— PROBLEM TO WORK ON —
The full listing, copied exactly, is the required output.

— DATASET EXTRACT —
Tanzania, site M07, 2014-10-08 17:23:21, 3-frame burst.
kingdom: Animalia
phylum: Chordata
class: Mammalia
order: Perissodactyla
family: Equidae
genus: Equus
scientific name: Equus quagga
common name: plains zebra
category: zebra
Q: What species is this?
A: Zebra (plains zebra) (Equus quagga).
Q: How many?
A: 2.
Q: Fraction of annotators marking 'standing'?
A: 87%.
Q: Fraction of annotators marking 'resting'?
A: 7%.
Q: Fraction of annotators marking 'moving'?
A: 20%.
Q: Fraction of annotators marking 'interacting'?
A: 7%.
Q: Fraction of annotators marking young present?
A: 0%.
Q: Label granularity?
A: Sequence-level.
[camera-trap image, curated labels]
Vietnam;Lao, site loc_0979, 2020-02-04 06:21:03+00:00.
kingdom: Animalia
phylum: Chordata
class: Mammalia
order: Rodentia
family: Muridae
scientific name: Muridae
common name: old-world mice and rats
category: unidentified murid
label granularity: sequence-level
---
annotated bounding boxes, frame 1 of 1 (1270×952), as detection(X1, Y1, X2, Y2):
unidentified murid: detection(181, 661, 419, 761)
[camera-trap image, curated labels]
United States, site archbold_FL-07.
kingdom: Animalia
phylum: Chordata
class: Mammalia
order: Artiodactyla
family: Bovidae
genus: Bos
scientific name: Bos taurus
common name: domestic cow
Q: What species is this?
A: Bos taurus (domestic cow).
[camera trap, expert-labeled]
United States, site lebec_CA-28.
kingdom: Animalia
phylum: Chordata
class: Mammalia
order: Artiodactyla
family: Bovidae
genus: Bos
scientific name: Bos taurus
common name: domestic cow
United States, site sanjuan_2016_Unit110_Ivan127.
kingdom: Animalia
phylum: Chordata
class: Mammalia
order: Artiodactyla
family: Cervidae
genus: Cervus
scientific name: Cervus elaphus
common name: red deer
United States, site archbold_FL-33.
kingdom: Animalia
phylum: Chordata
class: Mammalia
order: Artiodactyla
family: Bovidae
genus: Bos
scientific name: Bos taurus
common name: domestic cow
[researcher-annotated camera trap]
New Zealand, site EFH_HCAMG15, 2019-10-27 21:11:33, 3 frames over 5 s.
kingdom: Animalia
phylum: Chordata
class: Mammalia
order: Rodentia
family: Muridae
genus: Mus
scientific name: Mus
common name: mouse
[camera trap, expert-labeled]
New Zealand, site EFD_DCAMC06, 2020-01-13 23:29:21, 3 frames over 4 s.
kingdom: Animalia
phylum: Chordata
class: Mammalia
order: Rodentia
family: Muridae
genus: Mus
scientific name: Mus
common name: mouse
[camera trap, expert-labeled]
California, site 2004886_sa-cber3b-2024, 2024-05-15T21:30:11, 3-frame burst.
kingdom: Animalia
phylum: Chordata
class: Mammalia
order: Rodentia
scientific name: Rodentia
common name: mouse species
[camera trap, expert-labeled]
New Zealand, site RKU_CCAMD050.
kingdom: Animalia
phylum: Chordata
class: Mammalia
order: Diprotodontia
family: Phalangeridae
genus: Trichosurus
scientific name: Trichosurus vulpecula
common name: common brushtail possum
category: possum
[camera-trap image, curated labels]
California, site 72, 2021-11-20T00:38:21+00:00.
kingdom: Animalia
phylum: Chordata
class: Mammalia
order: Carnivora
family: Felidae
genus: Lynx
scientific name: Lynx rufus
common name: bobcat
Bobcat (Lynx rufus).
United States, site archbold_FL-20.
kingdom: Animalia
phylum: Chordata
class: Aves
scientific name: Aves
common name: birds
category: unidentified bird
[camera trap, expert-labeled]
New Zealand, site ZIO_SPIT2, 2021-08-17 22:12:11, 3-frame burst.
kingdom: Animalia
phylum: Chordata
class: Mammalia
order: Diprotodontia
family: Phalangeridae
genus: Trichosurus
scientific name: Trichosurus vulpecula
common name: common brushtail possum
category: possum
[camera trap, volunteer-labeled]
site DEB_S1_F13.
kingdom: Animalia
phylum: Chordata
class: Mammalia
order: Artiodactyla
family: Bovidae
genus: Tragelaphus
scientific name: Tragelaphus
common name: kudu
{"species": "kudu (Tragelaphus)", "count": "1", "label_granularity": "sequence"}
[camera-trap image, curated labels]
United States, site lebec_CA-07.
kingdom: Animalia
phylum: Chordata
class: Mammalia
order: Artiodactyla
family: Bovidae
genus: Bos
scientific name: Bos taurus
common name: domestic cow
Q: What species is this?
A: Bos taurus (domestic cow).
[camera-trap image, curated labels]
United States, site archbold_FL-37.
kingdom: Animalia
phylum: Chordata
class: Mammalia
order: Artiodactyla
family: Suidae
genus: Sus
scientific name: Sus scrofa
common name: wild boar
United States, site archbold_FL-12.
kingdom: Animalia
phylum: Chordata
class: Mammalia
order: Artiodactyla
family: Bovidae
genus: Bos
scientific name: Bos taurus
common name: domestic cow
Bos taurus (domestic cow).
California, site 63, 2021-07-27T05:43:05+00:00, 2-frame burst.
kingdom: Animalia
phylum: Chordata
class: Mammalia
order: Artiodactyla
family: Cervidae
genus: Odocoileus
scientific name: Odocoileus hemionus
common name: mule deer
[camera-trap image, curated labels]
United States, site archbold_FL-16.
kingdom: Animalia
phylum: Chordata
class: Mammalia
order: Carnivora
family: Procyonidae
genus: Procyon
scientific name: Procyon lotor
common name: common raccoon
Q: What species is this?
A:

— REPLY —
Tanzania, site M07, 2014-10-08 17:23:21, 3-frame burst.
kingdom: Animalia
phylum: Chordata
class: Mammalia
order: Perissodactyla
family: Equidae
genus: Equus
scientific name: Equus quagga
common name: plains zebra
category: zebra
Q: What species is this?
A: Zebra (plains zebra) (Equus quagga).
Q: How many?
A: 2.
Q: Fraction of annotators marking 'standing'?
A: 87%.
Q: Fraction of annotators marking 'resting'?
A: 7%.
Q: Fraction of annotators marking 'moving'?
A: 20%.
Q: Fraction of annotators marking 'interacting'?
A: 7%.
Q: Fraction of annotators marking young present?
A: 0%.
Q: Label granularity?
A: Sequence-level.
[camera-trap image, curated labels]
Vietnam;Lao, site loc_0979, 2020-02-04 06:21:03+00:00.
kingdom: Animalia
phylum: Chordata
class: Mammalia
order: Rodentia
family: Muridae
scientific name: Muridae
common name: old-world mice and rats
category: unidentified murid
label granularity: sequence-level
---
annotated bounding boxes, frame 1 of 1 (1270×952), as detection(X1, Y1, X2, Y2):
unidentified murid: detection(181, 661, 419, 761)
[camera-trap image, curated labels]
United States, site archbold_FL-07.
kingdom: Animalia
phylum: Chordata
class: Mammalia
order: Artiodactyla
family: Bovidae
genus: Bos
scientific name: Bos taurus
common name: domestic cow
Q: What species is this?
A: Bos taurus (domestic cow).
[camera trap, expert-labeled]
United States, site lebec_CA-28.
kingdom: Animalia
phylum: Chordata
class: Mammalia
order: Artiodactyla
family: Bovidae
genus: Bos
scientific name: Bos taurus
common name: domestic cow
United States, site sanjuan_2016_Unit110_Ivan127.
kingdom: Animalia
phylum: Chordata
class: Mammalia
order: Artiodactyla
family: Cervidae
genus: Cervus
scientific name: Cervus elaphus
common name: red deer
United States, site archbold_FL-33.
kingdom: Animalia
phylum: Chordata
class: Mammalia
order: Artiodactyla
family: Bovidae
genus: Bos
scientific name: Bos taurus
common name: domestic cow
[researcher-annotated camera trap]
New Zealand, site EFH_HCAMG15, 2019-10-27 21:11:33, 3 frames over 5 s.
kingdom: Animalia
phylum: Chordata
class: Mammalia
order: Rodentia
family: Muridae
genus: Mus
scientific name: Mus
common name: mouse
[camera trap, expert-labeled]
New Zealand, site EFD_DCAMC06, 2020-01-13 23:29:21, 3 frames over 4 s.
kingdom: Animalia
phylum: Chordata
class: Mammalia
order: Rodentia
family: Muridae
genus: Mus
scientific name: Mus
common name: mouse
[camera trap, expert-labeled]
California, site 2004886_sa-cber3b-2024, 2024-05-15T21:30:11, 3-frame burst.
kingdom: Animalia
phylum: Chordata
class: Mammalia
order: Rodentia
scientific name: Rodentia
common name: mouse species
[camera trap, expert-labeled]
New Zealand, site RKU_CCAMD050.
kingdom: Animalia
phylum: Chordata
class: Mammalia
order: Diprotodontia
family: Phalangeridae
genus: Trichosurus
scientific name: Trichosurus vulpecula
common name: common brushtail possum
category: possum
[camera-trap image, curated labels]
California, site 72, 2021-11-20T00:38:21+00:00.
kingdom: Animalia
phylum: Chordata
class: Mammalia
order: Carnivora
family: Felidae
genus: Lynx
scientific name: Lynx rufus
common name: bobcat
Bobcat (Lynx rufus).
United States, site archbold_FL-20.
kingdom: Animalia
phylum: Chordata
class: Aves
scientific name: Aves
common name: birds
category: unidentified bird
[camera trap, expert-labeled]
New Zealand, site ZIO_SPIT2, 2021-08-17 22:12:11, 3-frame burst.
kingdom: Animalia
phylum: Chordata
class: Mammalia
order: Diprotodontia
family: Phalangeridae
genus: Trichosurus
scientific name: Trichosurus vulpecula
common name: common brushtail possum
category: possum
[camera trap, volunteer-labeled]
site DEB_S1_F13.
kingdom: Animalia
phylum: Chordata
class: Mammalia
order: Artiodactyla
family: Bovidae
genus: Tragelaphus
scientific name: Tragelaphus
common name: kudu
{"species": "kudu (Tragelaphus)", "count": "1", "label_granularity": "sequence"}
[camera-trap image, curated labels]
United States, site lebec_CA-07.
kingdom: Animalia
phylum: Chordata
class: Mammalia
order: Artiodactyla
family: Bovidae
genus: Bos
scientific name: Bos taurus
common name: domestic cow
Q: What species is this?
A: Bos taurus (domestic cow).
[camera-trap image, curated labels]
United States, site archbold_FL-37.
kingdom: Animalia
phylum: Chordata
class: Mammalia
order: Artiodactyla
family: Suidae
genus: Sus
scientific name: Sus scrofa
common name: wild boar
United States, site archbold_FL-12.
kingdom: Animalia
phylum: Chordata
class: Mammalia
order: Artiodactyla
family: Bovidae
genus: Bos
scientific name: Bos taurus
common name: domestic cow
Bos taurus (domestic cow).
California, site 63, 2021-07-27T05:43:05+00:00, 2-frame burst.
kingdom: Animalia
phylum: Chordata
class: Mammalia
order: Artiodactyla
family: Cervidae
genus: Odocoileus
scientific name: Odocoileus hemionus
common name: mule deer
[camera-trap image, curated labels]
United States, site archbold_FL-16.
kingdom: Animalia
phylum: Chordata
class: Mammalia
order: Carnivora
family: Procyonidae
genus: Procyon
scientific name: Procyon lotor
common name: common raccoon
Q: What species is this?
A:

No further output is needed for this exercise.